Running your statement returns so fast because it doesn't actually perform the filtering. Spark uses lazy evaluation: it doesn't actually perform transformations until you perform an action which actually gathers the results. Calling a transformation method, like filter just creates a new RDD that represents this transformation and its result. You will have to perform an action like collect or count to actually have it executed:
def myGraph: Graph = ???
// No filtering actually happens yet here, the results aren't needed yet so Spark is lazy and doesn't do anything
val filteredEdges = myGraph.edges.filter()
// Counting how many edges are left requires the results to actually be instantiated, so this fires off the actual filtering
println(filteredEdges.count)
// Actually gathering all results also requires the filtering to be done
val collectedFilteredEdges = filteredEdges.collect
Note that in these examples the filter results are not stored in between: due to the laziness the filtering is repeated for both actions. To prevent that duplication, you should look into Spark's caching functionality, after reading up on the details on transformations and actions and what Spark actually does behind the scene: https://spark.apache.org/docs/latest/programming-guide.html#rdd-operations.

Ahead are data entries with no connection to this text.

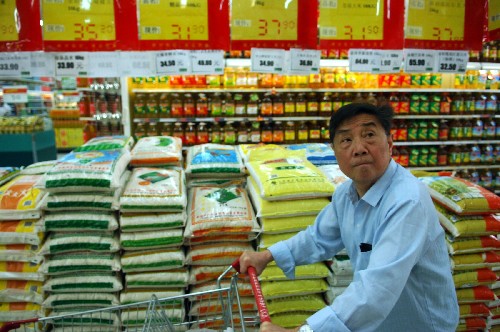 5月12日,一位合肥市民在超市采購。 當日,據(jù)國家統(tǒng)計局發(fā)布的數(shù)據(jù)顯示,4月份我國居民消費價格總水平(CPI)同比上漲8.5%,漲幅比上月和去年同期分別攀升0.2和5.5個百分點。 新華社記者 李健 攝
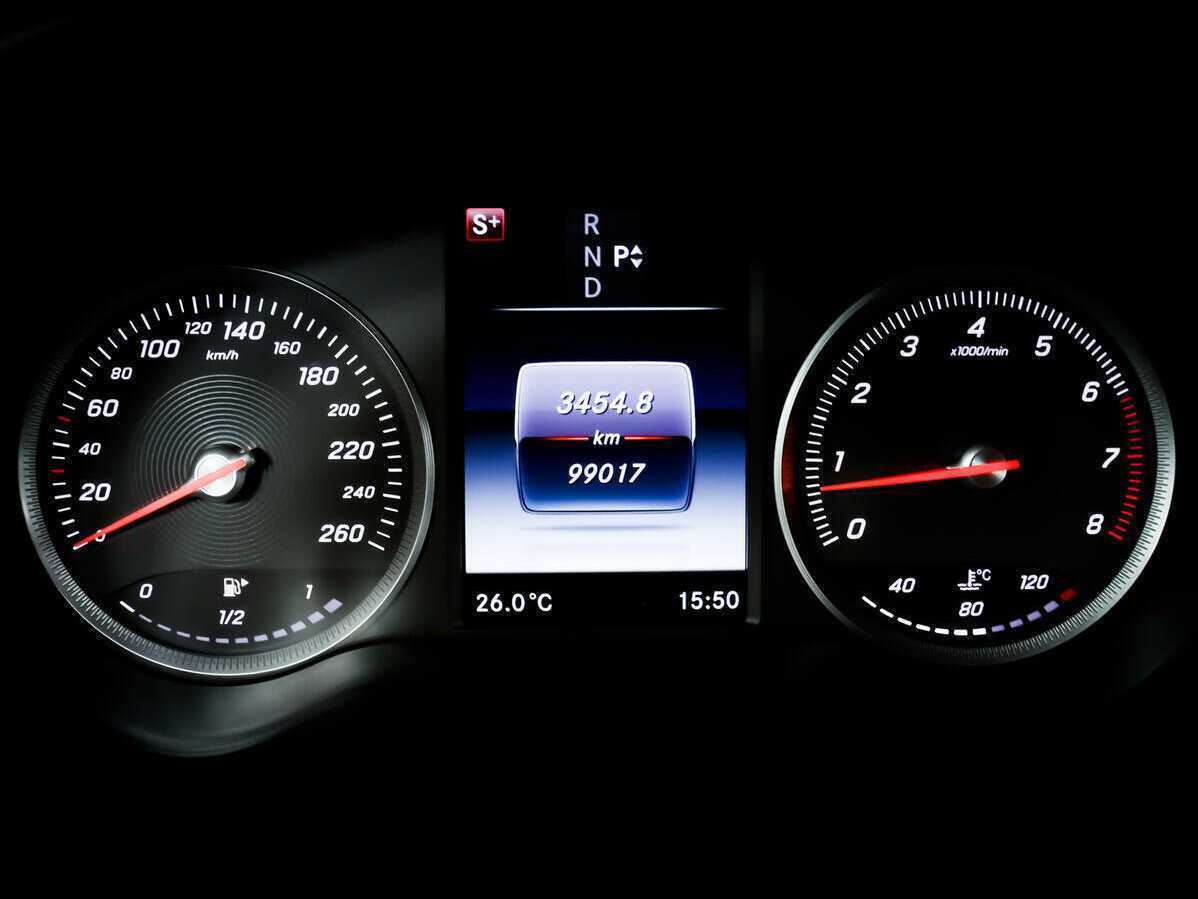 Б/У Мерседес-Бенц ГЛЦ Купе 2016 года. Фото: #9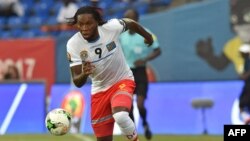 Dieumerci Mbokani, mosani ya ba Léopards na match na Côte d'Ivoire na Oyem, Côte d'Ivoire, 20 janvier 2017.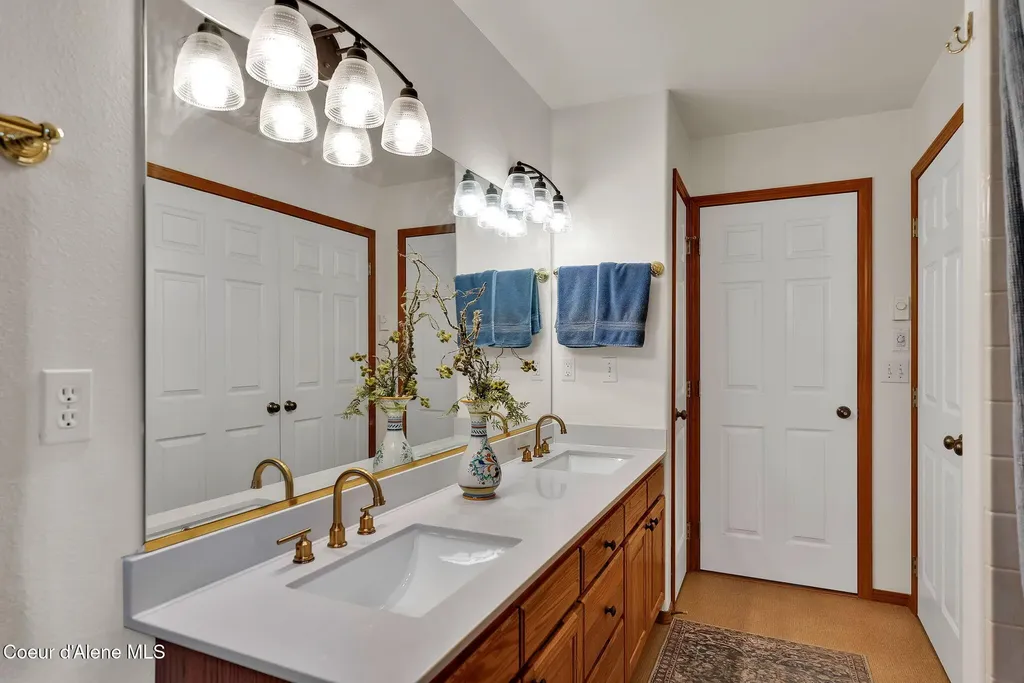 204 N Quail Run Sandpoint ID 83864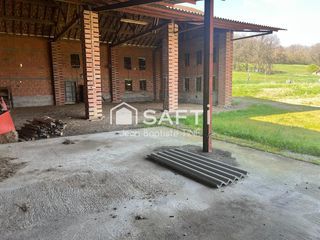  Immeuble � vendre 590 m�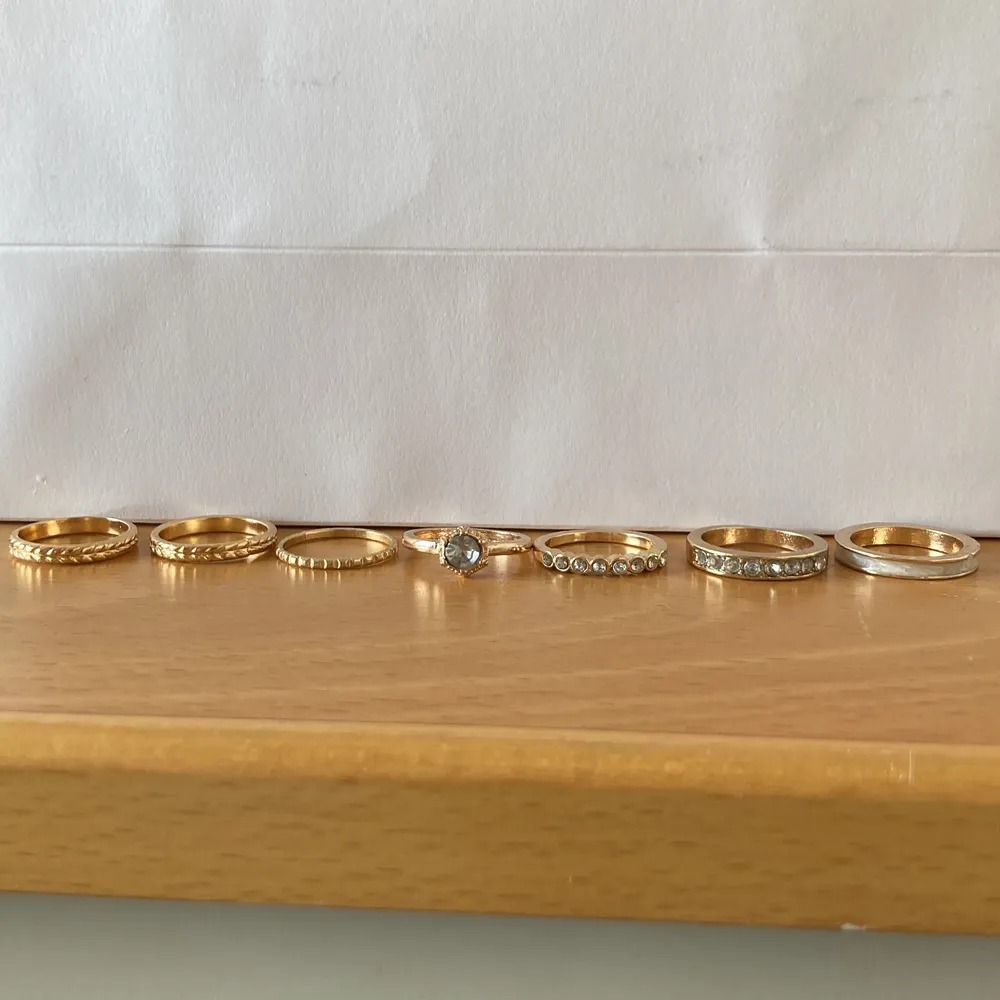 Guld ringar från HM. Conscious storlek XS/S motsvarar ungefär 16/17 mm. Endast provade och kunde inte returnera i butik. Säljes alla tillsammans för 40:- eller 7:-/st. Accessoarer.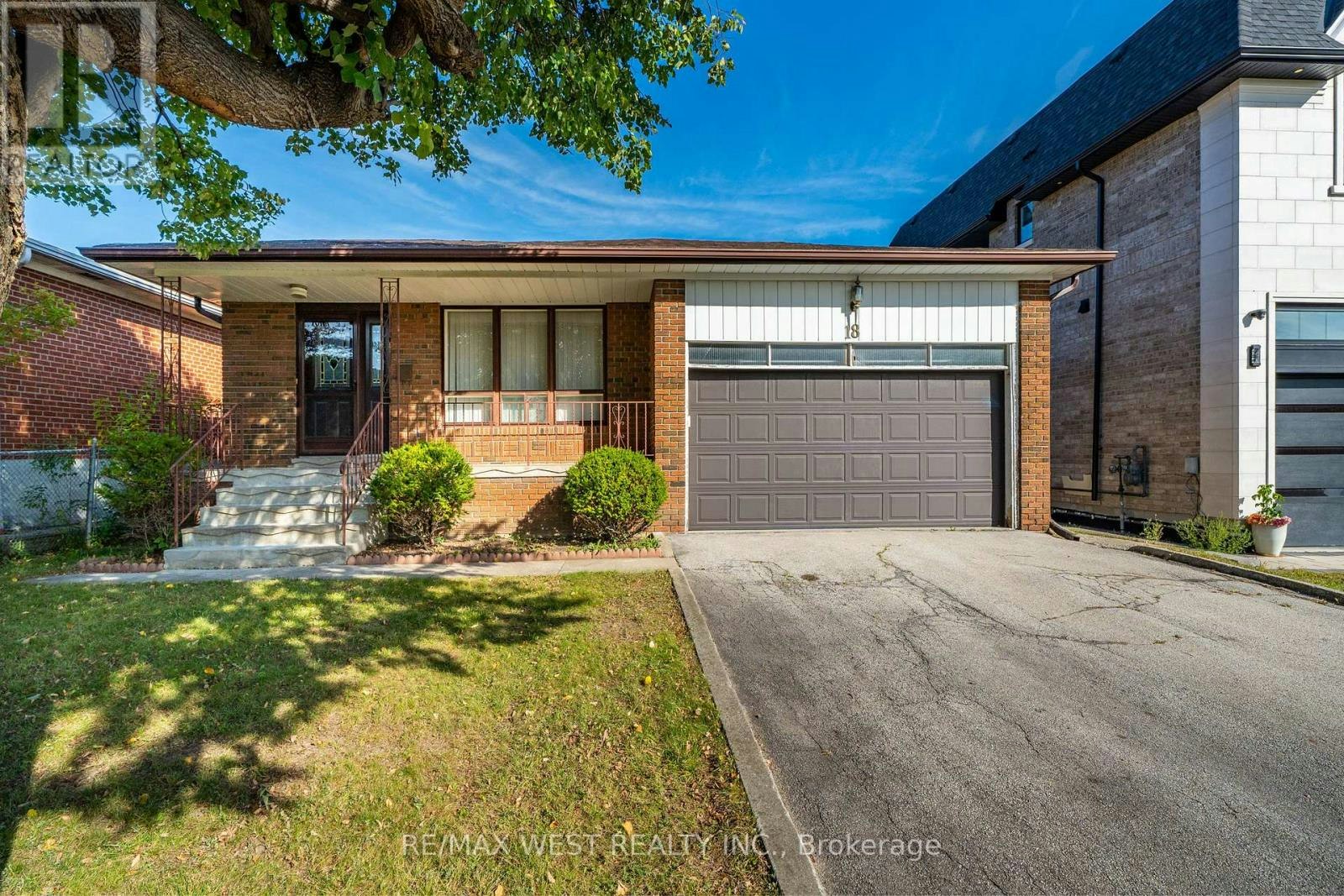 18 Pheasant Valley Court, Markham, ON, L3T 2H1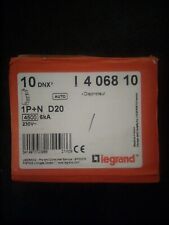 Legrand disjoncteur 20A courbe D réf. 406810 Neuf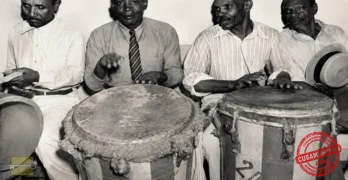 Músicos tocando tumbas y catá en Guantánamo hacia 1938.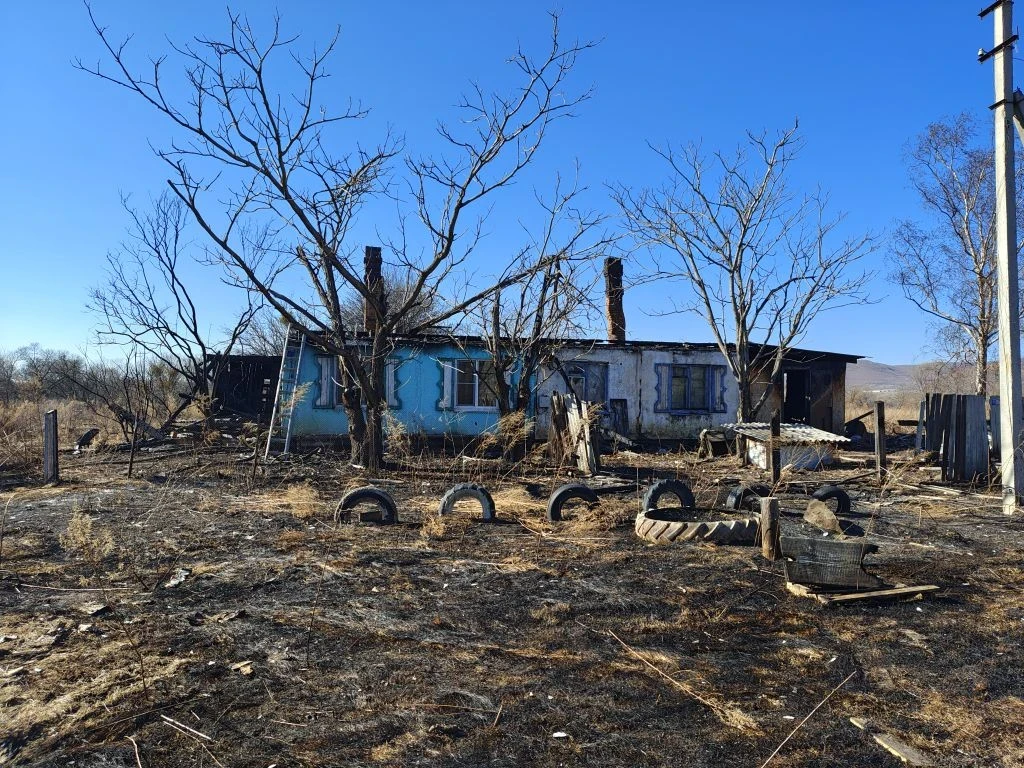 В селе Бабстово разыскивают виновного в пожаре
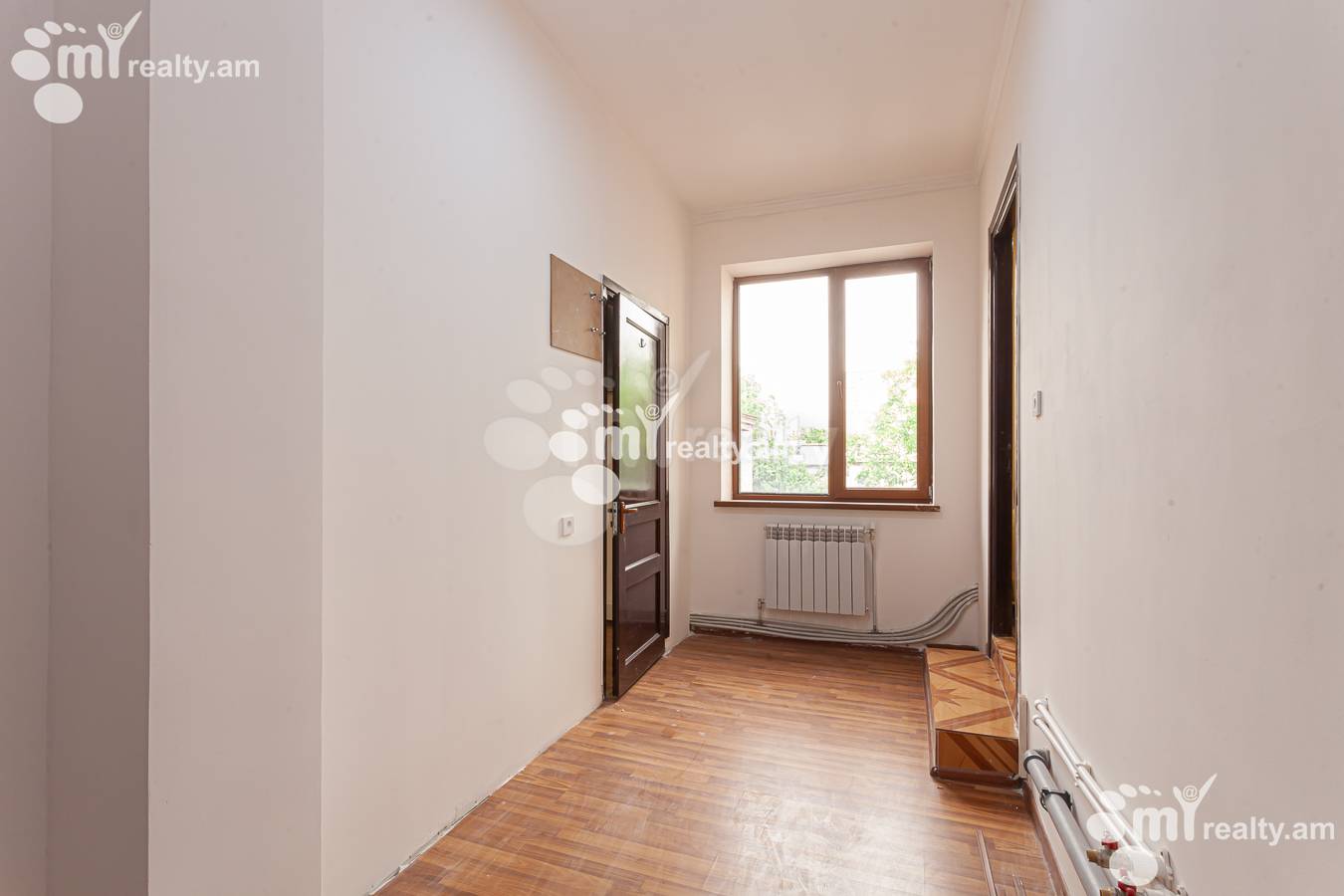 Commercial for sale خیابان Hasratian., آچاپنیاک ایروان, 155404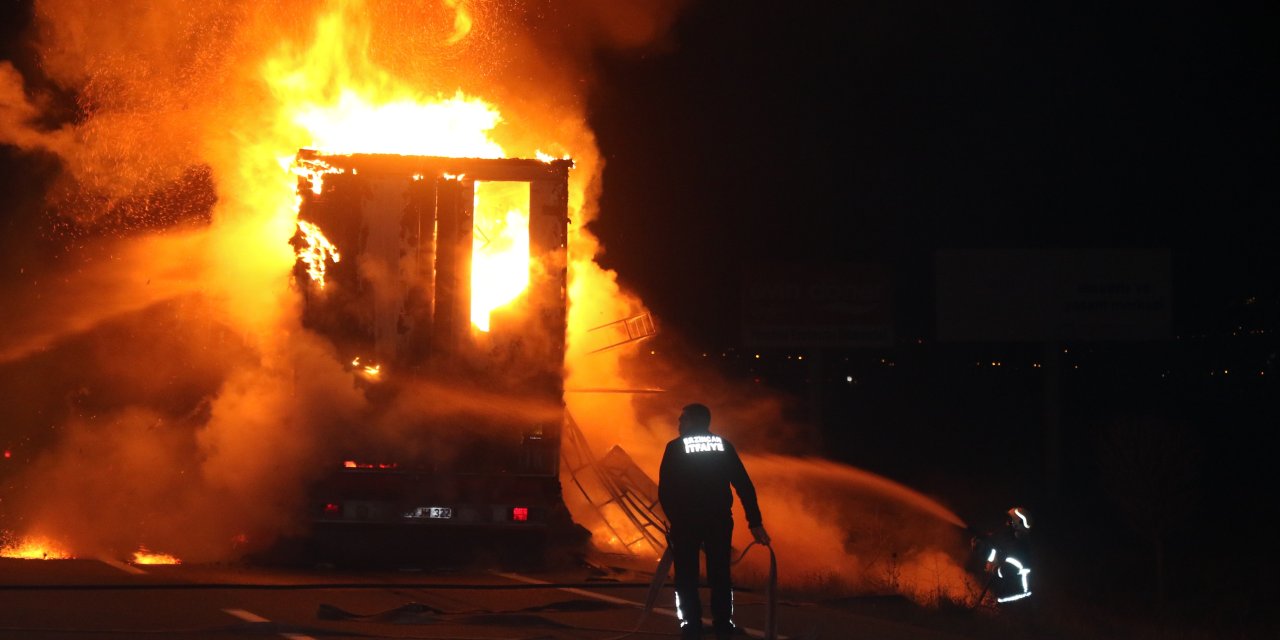 Erzincan'da Mobilya Taşıyan Tır Alev Toplarıyla Yanarak Kül Oldu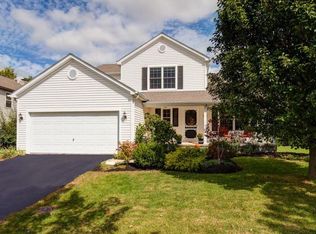 245 Crystal Petal Dr, Delaware, OH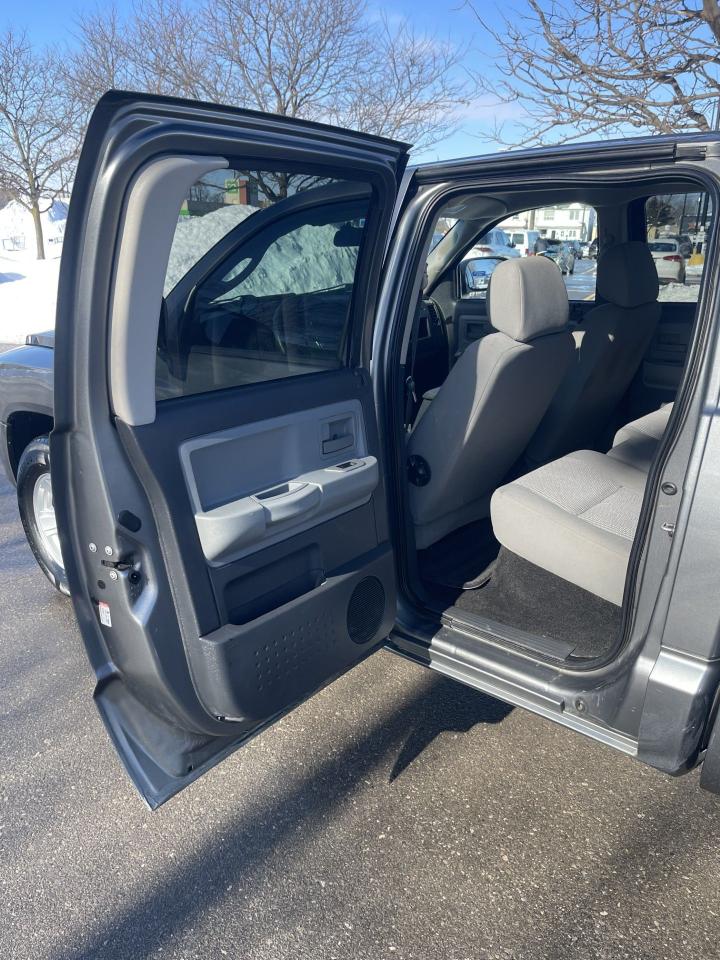 2008 Dodge Dakota SXT    QUAD CAB     4X4 Photo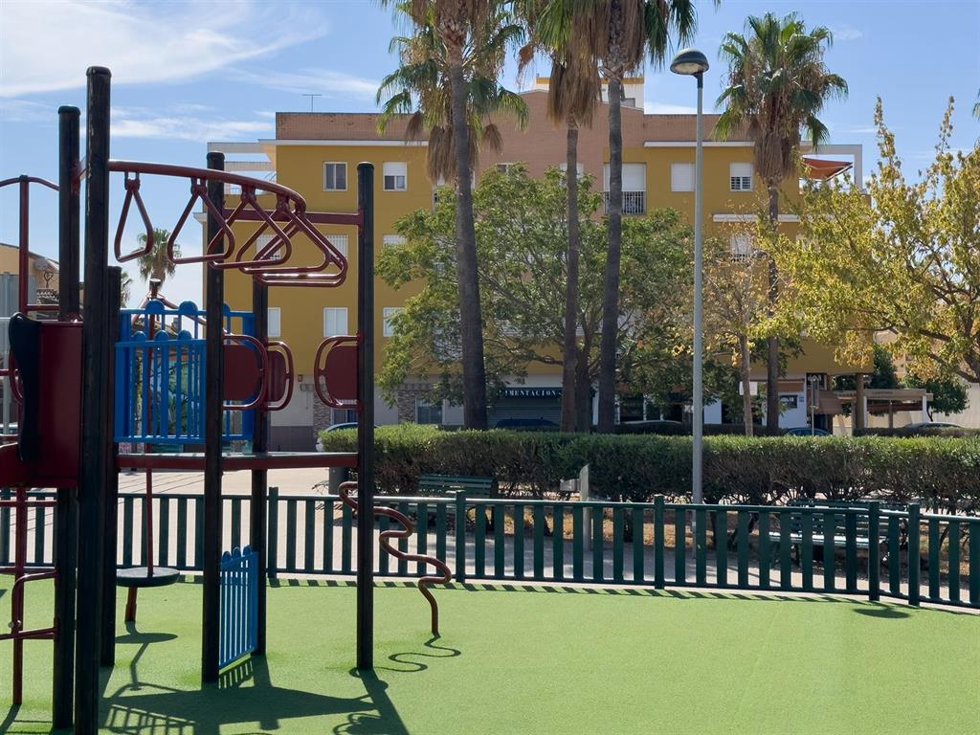 Una de las luminarias del alumbrado público junto a un parque infantil de la barriada Fuente del Rey.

How exactly does the filter operation search for my queried edges (when I execute an action)?
in Spark GraphX the edges are stored in a an RDD of type EdgeRDD[ED] where ED is the type of your edge attribute, in your case String. This special RDD does some special optimizations in the background, but for your purposes it behaves like its superclass RDD[Edge[ED]] and filtering occurs like filtering any RDD: it will iterate through all items, applying the given predicate to each. An RDD however is split into a number of partitions and Spark will filter multiple partitions in parallel; in your case where you seem to run Spark locally it will do as many in parallel as the number of cores you have, or how much you have specified explicitly with --master local[4] for instance.
The RDD with edges is partitioned based on the PartitionStrategy that is set, for instance if you create your graph with Graph.fromEdgeTuples or by calling partitionBy on your graph. All strategies are based on the edge's vertices however, so don't have any knowledge about your attribute, and so don't affect your filtering operation, except maybe for some unbalanced network load if you'd run it on a cluster, all 'cat' edges end up in the same partition/executor and you do a collect or some shuffle operation. See the GraphX docs on Vertex and Edge RDDs for a bit more information on how graphs are represented and partitioned.